Die erste Sitzungswoche nach der Sommerpause ist zu Ende gegangen. Turnusgemäß gab es eine Diskussion über den Bundeshaushalt, bei dem die schwarz-gelbe Regierung all unsere Befürchtungen bestätigte. Ein weiteres Mal wurde ein Haushaltsentwurf vorgelegt, der vor allem bei den Schwachen spart und die Starken in der Gesellschaft schont. Viele wichtige Maßnahmen zum Atomausstieg und zur Energiewende wurden vollmundig angekündigt, aber im Haushalt nicht mit Mitteln unterlegt. Im Sozialhaushalt wird dafür der Eingliederungstitel für arbeitslose Menschen rücksichtlos zusammengestrichen – die Folgen vor Ort werden fatal sein.

Gegenüber früheren Planungen liegt die Neuverschuldung sogar 3,1 Milliarden Euro höher, obwohl sich das konjunkturelle Umfeld seither weiter stabilisiert hat. Zudem veranschlagt Finanzminister Schäuble deutlich höhere Privatisierungserlöse – dieser Ausverkauf des Tafelsilbers ist Wirtschaften auf Pump. Luftbuchungen wie die Finanztransaktionssteuer (die innerhalb der Regierungsfraktionen noch immer strittig ist), die Kernbrennstoffsteuer und die Dividende aus dem Umbau der Bundeswehr treten ebenso offen zu Tage – als neue Schulden. In dieser unsoliden schwarz-gelben Tradition wird aber weiterhin ab 2013 den BürgerInnen eine Steuersenkung auf Pump versprochen, die der Etat nicht verkraften kann.

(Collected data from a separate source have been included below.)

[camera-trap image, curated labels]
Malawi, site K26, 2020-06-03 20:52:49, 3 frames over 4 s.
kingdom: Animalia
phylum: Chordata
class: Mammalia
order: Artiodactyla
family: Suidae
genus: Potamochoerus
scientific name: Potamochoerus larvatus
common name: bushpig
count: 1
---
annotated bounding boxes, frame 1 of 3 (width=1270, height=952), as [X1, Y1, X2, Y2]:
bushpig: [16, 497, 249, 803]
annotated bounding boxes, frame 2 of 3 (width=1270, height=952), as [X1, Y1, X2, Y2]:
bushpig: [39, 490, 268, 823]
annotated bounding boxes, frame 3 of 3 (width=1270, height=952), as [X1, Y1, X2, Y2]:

Schäubles Etatentwurf ist weiterhin von zahlreichen Risiken geprägt. Nach wie vor beinhalten die Planungen nicht gedeckte Einsparungen (Globale Minderausgabe) in 2014 und 2015 in Höhe von jeweils 4,8 Milliarden Euro. Ab 2013 kalkuliert der Finanzminister immer noch mit Einnahmen aus einer Finanztransaktionssteuer in Höhe von 2 Milliarden Euro, deren Inkrafttreten sehr unwahrscheinlich ist, da sich keine Einigung auf europäischer Ebene in dieser Frage abzeichnet. Bei ihrer Finanzplanung setzt die Bundesregierung einen konstant positiven Konjunkturverlauf und keine weitere Belastungen aus einer Verschärfung der Euro-Krise voraus. Auch sind die finanziellen Folgen der Bundeswehrreform nach wie vor ungeklärt. Die Bundesregierung verschiebt nach dem Vermittlungsausschuss zu Hartz IV Lasten in Höhe von fast 10 Milliarden Euro auf die Bundesagentur für Arbeit und damit auf die Beitragszahlerinnen und Beitragszahler. So wird die finanzielle Stabilität dieser zentralen Sozialversicherung weiter ausgehöhlt.

Die grüne Alternative

Zentrale Kernpunkte des grünen Alternativhaushalts werden die nachhaltige Finanzierung des ökologischen Umbaus, Investitionen in soziale und internationale Gerechtigkeit und die Finanzierung eines zukunftsfähigen und gerechten Bildungssystems sein. Dafür wollen wir Subventionen abbauen, gezielte Ausgabenkürzungen vornehmen und gerechte Mehreinnahmen erzielen. Dabei kommen wir ohne Luftbuchungen und ohne weitere neue Schulden aus.